== DIRECTIONS ==
The lines to extract begin at the line that contains "Strictly in terms" and run through the last line of the listing; reproduce them exactly, minus any pictures.

== RECORDS TO USE ==

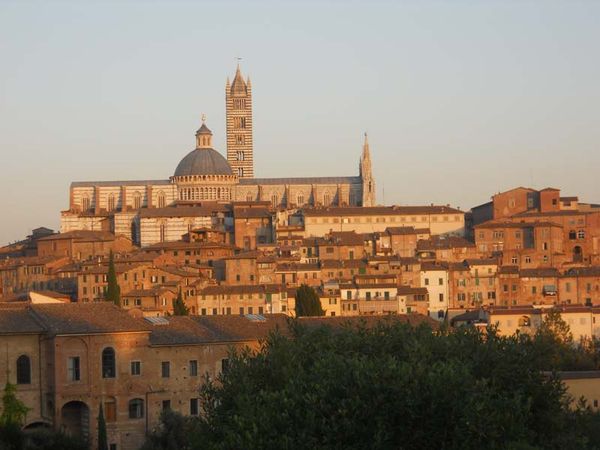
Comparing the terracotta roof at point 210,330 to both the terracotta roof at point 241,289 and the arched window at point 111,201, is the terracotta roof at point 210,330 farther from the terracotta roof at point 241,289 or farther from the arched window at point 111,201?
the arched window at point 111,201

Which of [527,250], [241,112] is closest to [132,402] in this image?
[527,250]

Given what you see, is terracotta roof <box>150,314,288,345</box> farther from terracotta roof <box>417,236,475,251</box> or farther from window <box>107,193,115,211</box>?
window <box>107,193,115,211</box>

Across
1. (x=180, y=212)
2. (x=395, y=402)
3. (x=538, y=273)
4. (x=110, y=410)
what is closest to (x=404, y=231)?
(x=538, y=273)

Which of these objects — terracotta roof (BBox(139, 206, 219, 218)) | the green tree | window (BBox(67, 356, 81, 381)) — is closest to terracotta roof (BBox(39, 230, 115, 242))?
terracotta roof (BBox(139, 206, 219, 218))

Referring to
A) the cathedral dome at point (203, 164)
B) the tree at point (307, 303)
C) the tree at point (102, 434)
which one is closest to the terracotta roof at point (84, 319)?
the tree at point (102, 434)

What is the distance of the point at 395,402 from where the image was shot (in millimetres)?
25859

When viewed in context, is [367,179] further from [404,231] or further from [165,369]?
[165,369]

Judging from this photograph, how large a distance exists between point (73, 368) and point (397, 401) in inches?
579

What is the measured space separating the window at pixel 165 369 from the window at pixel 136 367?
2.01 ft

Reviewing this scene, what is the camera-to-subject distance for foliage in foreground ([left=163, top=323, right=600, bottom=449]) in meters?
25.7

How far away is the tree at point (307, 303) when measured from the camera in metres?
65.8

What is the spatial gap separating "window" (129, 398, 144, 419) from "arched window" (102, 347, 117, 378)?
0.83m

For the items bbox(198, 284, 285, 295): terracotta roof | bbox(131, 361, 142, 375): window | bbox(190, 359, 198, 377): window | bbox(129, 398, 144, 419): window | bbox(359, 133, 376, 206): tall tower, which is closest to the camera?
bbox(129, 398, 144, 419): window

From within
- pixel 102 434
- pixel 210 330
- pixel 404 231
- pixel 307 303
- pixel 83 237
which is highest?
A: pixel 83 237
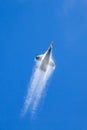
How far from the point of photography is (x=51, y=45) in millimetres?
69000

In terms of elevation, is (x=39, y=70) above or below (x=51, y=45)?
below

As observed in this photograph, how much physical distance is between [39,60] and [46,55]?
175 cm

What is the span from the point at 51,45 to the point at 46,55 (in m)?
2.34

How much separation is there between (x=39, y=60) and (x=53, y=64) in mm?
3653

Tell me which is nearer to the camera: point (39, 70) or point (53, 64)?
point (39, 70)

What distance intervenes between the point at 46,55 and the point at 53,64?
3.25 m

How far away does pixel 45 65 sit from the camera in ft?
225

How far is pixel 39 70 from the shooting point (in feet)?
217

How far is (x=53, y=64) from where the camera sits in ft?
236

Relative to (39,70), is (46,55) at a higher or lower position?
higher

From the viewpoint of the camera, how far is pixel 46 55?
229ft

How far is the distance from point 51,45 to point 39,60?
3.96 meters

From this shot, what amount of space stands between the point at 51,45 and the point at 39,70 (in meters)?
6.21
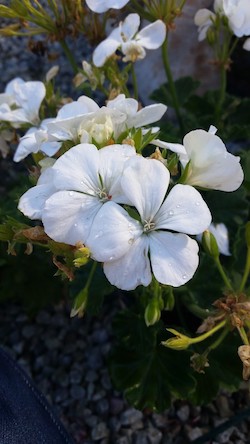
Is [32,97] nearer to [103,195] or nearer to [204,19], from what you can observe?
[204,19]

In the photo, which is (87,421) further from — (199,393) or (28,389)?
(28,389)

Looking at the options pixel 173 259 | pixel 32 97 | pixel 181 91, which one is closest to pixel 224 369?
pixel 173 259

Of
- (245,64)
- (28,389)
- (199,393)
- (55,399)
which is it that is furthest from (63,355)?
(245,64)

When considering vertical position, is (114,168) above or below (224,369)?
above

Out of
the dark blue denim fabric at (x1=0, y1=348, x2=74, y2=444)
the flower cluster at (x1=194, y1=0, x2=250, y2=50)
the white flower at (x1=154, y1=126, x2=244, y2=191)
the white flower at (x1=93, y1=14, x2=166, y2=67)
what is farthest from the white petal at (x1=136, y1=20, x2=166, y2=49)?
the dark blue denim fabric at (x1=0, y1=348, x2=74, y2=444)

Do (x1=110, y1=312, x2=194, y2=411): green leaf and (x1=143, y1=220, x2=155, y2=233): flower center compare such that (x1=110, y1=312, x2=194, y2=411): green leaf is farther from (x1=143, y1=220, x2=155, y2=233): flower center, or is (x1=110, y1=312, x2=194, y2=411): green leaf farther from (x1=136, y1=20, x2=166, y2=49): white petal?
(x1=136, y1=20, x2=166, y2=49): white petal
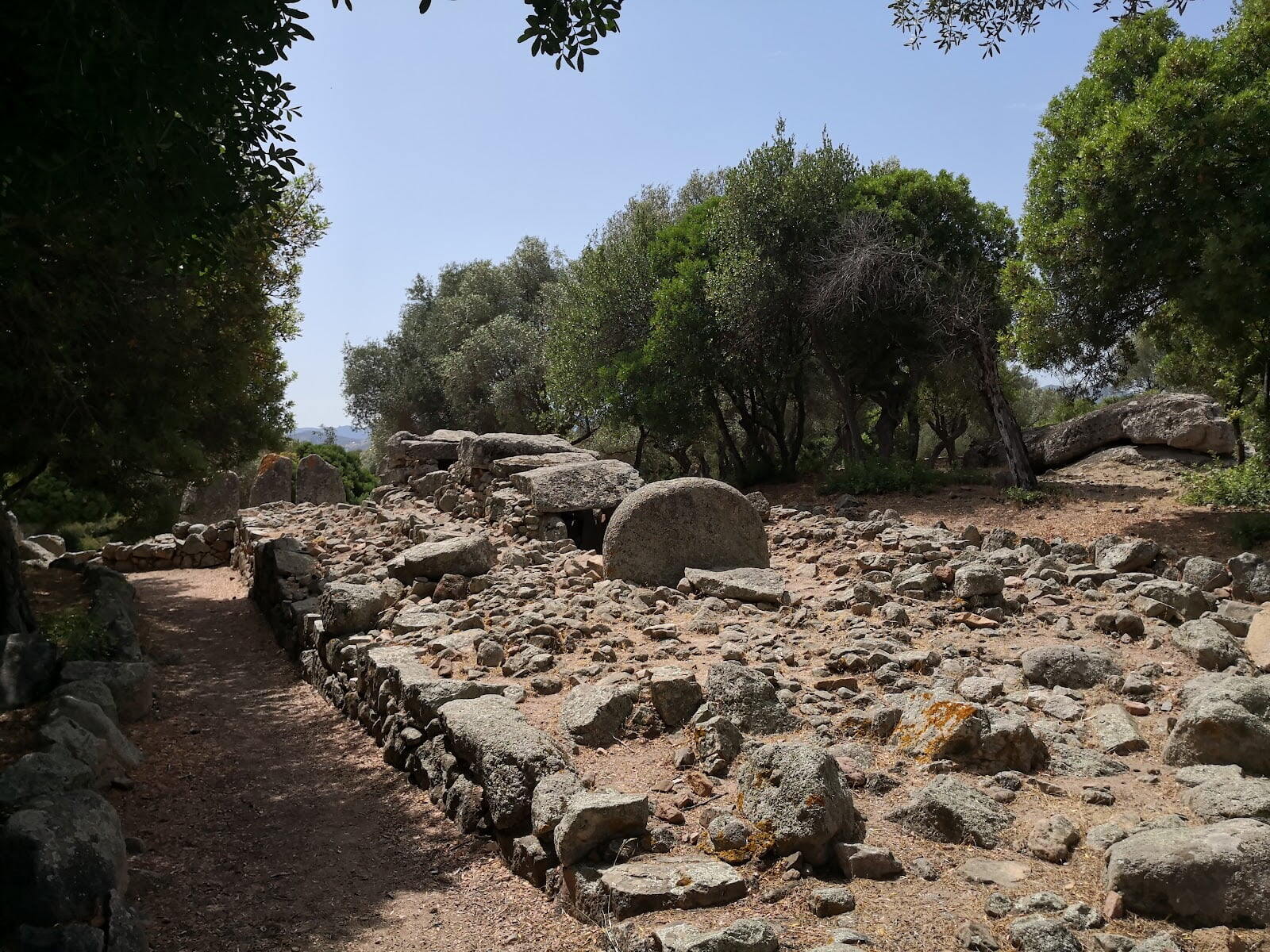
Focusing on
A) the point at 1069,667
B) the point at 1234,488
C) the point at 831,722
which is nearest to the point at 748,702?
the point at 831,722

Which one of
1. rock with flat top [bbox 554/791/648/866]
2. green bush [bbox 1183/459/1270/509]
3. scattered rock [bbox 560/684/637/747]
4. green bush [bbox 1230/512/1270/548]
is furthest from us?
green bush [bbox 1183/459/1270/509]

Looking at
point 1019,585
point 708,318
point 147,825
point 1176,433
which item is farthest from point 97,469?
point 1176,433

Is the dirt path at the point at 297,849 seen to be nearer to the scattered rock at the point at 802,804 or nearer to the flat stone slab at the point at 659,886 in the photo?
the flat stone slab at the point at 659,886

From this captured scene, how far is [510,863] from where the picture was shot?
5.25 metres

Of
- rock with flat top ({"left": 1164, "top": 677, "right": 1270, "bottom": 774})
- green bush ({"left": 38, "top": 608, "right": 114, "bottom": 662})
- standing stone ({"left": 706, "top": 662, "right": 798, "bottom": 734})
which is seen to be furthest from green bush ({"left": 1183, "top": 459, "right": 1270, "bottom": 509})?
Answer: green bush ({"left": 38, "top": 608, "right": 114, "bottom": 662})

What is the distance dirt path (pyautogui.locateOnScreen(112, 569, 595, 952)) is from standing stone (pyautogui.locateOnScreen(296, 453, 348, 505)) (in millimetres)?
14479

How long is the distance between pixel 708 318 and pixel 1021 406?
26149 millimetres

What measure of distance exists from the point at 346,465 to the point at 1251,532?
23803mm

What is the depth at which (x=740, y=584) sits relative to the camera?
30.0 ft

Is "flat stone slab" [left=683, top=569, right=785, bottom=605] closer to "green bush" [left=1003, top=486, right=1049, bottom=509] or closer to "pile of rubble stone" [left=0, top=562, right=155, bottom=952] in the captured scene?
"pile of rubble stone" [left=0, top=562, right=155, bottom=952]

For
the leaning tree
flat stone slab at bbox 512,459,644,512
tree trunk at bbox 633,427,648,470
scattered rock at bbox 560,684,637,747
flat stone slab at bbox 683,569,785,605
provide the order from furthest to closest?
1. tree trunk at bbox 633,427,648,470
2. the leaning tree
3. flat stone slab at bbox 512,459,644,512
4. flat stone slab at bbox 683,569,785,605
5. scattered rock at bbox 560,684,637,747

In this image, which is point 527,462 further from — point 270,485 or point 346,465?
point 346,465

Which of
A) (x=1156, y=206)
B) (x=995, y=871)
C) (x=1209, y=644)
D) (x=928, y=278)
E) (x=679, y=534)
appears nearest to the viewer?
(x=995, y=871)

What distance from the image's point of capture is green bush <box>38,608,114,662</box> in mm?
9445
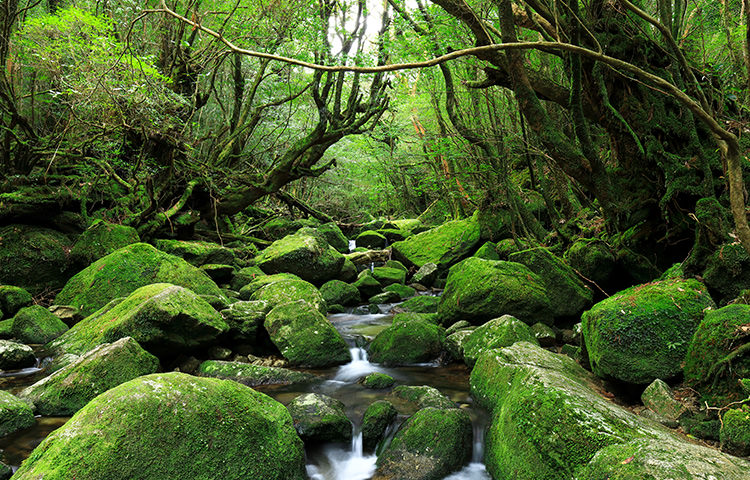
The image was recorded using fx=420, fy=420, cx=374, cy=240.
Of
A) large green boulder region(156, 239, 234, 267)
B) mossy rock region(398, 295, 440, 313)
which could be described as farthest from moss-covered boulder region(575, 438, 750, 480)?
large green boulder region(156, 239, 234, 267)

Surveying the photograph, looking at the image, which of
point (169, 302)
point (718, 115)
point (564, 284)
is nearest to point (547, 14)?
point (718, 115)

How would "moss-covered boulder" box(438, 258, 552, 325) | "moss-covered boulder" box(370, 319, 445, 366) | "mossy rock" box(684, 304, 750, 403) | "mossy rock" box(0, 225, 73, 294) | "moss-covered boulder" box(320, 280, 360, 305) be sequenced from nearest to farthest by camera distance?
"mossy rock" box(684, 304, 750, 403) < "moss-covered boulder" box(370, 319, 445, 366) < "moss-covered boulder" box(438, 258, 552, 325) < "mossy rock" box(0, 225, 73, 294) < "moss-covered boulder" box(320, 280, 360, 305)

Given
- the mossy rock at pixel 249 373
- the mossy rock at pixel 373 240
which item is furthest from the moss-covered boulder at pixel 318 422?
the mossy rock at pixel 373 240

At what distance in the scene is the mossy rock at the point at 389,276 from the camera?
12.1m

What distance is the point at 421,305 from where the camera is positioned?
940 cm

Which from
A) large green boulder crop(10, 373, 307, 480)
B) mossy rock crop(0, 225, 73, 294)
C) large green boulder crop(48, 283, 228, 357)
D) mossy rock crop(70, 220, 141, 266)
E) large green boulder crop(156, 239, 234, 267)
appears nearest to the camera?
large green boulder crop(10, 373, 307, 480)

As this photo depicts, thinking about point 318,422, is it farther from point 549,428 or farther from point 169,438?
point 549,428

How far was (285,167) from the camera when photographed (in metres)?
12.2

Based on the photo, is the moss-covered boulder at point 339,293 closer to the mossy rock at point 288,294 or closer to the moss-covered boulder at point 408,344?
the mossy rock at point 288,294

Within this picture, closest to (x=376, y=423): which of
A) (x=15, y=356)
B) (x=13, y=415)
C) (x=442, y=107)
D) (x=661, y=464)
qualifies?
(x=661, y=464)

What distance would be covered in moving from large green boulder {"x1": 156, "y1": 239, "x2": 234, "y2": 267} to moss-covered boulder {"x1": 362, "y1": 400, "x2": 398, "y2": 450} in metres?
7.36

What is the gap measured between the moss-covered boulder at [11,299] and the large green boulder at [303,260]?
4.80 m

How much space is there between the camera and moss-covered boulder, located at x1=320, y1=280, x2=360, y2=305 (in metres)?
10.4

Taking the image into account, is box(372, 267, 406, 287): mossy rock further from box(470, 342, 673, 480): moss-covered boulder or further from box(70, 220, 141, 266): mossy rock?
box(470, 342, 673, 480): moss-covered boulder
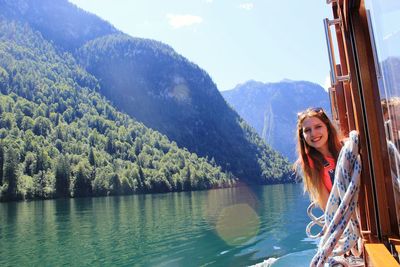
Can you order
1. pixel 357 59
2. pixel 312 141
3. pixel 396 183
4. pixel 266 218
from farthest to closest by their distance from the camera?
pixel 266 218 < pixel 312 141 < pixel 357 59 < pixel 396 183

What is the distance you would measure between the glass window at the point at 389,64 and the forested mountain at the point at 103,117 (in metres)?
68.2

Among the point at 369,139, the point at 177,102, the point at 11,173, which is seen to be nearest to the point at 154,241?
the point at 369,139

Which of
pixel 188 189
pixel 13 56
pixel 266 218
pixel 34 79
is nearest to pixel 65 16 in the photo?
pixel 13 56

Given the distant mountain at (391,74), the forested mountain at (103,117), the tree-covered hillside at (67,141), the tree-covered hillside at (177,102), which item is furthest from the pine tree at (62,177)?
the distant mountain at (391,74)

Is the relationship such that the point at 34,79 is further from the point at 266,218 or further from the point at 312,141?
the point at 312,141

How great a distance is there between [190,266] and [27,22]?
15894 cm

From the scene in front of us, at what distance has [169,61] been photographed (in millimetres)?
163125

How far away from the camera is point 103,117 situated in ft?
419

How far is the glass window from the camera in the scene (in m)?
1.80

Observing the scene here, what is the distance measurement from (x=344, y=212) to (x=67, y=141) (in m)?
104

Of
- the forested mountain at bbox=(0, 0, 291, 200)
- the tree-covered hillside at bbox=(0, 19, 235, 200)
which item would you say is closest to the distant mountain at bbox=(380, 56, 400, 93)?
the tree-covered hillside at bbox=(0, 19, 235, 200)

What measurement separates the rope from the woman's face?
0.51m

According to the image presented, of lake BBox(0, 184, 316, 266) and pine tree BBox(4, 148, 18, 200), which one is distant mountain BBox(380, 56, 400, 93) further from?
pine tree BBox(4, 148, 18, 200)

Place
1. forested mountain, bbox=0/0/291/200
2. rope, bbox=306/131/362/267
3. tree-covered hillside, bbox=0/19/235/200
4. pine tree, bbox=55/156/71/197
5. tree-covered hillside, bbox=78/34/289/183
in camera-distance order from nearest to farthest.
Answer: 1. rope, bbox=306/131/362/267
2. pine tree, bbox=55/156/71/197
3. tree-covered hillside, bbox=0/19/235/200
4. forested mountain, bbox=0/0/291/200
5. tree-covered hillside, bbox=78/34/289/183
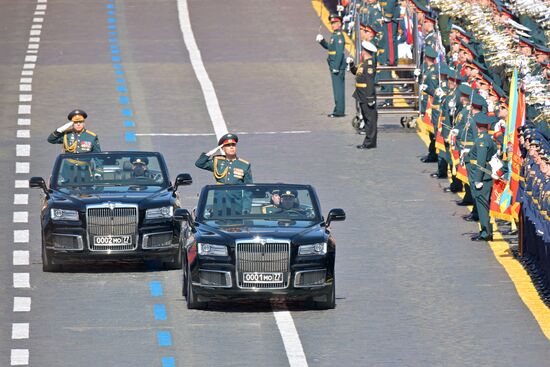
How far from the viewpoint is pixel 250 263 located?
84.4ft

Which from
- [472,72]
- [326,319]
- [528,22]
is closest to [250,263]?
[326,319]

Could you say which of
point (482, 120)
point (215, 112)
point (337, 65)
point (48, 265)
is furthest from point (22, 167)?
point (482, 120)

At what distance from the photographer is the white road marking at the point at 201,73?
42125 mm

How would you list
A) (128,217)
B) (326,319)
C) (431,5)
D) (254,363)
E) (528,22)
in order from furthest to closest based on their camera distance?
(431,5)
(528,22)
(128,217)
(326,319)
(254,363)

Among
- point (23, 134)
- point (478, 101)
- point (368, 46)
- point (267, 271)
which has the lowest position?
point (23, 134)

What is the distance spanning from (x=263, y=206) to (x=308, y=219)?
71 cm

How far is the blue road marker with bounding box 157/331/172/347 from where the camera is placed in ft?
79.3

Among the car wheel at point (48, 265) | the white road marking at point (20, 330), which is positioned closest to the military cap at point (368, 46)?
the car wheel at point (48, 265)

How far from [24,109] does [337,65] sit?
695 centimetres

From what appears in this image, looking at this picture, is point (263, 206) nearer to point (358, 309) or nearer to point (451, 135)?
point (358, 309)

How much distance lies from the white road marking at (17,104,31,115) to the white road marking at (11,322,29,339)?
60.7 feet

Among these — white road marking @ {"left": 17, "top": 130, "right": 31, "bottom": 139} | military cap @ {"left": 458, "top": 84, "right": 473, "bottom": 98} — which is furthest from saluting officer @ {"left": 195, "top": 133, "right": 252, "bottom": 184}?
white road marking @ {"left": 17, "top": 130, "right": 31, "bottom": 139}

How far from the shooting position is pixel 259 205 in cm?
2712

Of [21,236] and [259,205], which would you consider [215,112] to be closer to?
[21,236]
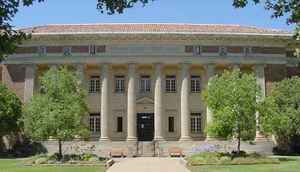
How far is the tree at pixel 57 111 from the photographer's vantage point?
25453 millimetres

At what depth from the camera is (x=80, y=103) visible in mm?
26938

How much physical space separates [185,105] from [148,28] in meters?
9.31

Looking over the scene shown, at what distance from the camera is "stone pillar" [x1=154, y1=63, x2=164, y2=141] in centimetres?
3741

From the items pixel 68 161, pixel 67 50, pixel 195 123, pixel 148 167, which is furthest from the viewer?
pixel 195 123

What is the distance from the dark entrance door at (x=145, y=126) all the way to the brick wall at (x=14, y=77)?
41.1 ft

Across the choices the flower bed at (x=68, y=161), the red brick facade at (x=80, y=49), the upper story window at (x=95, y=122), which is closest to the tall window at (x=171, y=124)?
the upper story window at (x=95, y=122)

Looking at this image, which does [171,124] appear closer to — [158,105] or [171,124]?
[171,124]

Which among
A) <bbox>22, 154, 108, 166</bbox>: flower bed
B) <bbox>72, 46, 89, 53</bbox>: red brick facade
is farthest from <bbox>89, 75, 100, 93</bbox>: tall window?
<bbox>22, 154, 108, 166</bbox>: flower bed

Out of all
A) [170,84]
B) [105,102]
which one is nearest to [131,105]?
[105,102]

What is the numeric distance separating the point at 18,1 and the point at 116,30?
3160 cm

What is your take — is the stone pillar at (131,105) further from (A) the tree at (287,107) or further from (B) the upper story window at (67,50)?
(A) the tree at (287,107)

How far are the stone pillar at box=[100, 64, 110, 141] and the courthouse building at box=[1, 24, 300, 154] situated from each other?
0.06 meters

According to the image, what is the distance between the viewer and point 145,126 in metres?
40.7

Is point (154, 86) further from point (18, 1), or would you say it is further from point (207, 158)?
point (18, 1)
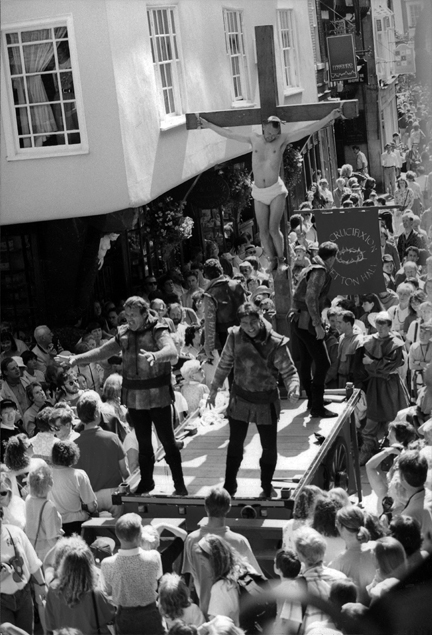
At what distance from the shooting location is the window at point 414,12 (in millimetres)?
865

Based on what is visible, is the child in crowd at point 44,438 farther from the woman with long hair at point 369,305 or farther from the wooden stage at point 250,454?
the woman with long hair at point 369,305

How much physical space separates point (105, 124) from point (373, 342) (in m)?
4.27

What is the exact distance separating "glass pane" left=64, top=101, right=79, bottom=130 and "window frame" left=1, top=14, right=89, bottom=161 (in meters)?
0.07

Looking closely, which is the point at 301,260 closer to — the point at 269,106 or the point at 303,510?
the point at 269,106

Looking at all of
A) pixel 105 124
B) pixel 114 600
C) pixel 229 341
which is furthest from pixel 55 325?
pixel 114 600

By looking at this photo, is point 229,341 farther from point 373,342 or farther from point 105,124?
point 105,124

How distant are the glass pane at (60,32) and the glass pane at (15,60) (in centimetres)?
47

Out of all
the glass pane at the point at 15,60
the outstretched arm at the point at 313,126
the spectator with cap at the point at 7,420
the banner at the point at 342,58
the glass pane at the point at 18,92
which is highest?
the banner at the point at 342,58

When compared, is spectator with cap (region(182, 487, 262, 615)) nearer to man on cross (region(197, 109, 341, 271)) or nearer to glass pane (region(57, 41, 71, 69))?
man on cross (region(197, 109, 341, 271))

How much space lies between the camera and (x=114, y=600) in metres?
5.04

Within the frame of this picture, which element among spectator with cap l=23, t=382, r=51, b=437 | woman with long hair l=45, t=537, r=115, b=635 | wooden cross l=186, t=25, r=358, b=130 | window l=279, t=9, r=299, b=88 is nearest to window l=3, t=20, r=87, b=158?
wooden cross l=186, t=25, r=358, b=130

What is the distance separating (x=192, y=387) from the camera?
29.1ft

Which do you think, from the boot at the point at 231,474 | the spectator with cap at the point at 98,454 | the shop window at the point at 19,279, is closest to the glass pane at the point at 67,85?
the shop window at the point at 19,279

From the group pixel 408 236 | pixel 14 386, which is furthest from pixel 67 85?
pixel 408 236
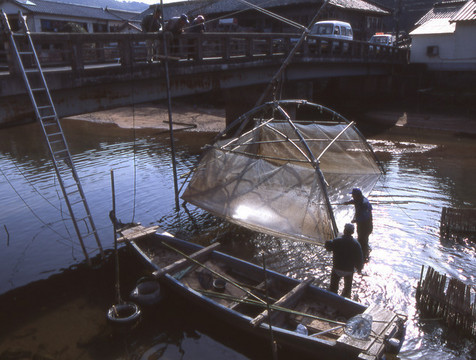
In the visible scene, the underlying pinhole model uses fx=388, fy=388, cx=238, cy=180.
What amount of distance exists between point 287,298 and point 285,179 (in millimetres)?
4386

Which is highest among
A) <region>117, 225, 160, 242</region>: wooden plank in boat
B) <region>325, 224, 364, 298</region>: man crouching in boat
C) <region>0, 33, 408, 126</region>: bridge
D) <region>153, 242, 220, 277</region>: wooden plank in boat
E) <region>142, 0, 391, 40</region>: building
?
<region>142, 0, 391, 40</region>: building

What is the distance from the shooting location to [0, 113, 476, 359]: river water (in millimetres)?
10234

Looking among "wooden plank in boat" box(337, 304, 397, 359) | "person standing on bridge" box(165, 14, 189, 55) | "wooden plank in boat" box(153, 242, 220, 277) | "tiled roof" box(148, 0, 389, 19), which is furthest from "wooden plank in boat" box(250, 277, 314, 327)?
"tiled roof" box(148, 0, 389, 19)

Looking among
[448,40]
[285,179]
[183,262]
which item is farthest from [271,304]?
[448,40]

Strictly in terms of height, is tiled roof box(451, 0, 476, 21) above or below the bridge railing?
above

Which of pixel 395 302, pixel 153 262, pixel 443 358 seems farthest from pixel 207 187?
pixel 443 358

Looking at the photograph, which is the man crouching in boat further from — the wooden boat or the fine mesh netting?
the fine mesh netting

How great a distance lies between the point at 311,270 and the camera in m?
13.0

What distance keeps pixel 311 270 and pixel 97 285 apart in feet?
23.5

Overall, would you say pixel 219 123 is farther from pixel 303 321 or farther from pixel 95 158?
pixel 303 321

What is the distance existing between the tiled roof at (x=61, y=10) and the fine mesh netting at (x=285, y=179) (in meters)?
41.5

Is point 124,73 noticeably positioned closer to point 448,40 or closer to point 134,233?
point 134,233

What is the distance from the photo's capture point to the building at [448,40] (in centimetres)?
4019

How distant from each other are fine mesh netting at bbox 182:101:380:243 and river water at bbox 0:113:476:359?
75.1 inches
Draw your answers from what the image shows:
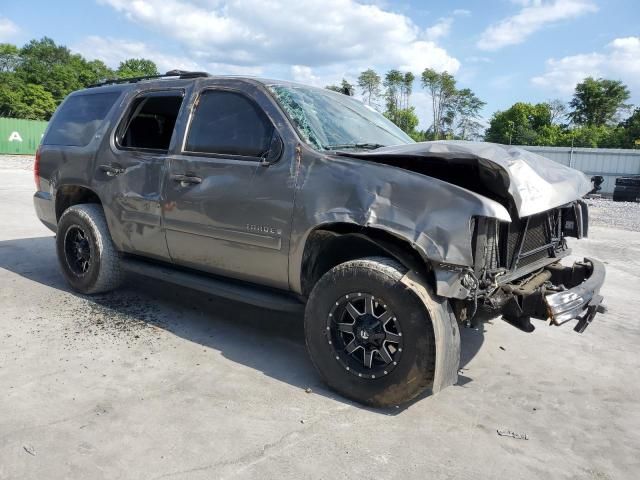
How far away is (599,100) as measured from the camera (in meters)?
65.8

===

== SOLVED EXERCISE ==
Strictly in terms of height, is tiled roof box(451, 0, 476, 21) above or below the bridge railing?
above

Which of pixel 395 302, pixel 153 262, pixel 443 358 seems farthest from pixel 207 187?
pixel 443 358

Looking at the photograph, which is the man crouching in boat further from — the wooden boat or the fine mesh netting?
the fine mesh netting

How great a distance lies between the point at 311,270 and the camera in m?
13.0

What distance keeps pixel 311 270 and pixel 97 285 apart in feet?
23.5

Overall, would you say pixel 219 123 is farther from pixel 303 321 or farther from pixel 95 158?
pixel 303 321

What is the distance existing between the tiled roof at (x=61, y=10) and the fine mesh netting at (x=285, y=179) (in meters)?
41.5

Is point 124,73 noticeably positioned closer to point 448,40 or closer to point 134,233?
point 134,233

What is the distance from the photo's capture point to the building at [448,40] (in centimetres)?
4019

How distant from each other are fine mesh netting at bbox 182:101:380:243 and river water at bbox 0:113:476:359?
75.1 inches
Draw your answers from what the image shows:
How far away is (599,100) as measured from the camera (in meters)?
65.8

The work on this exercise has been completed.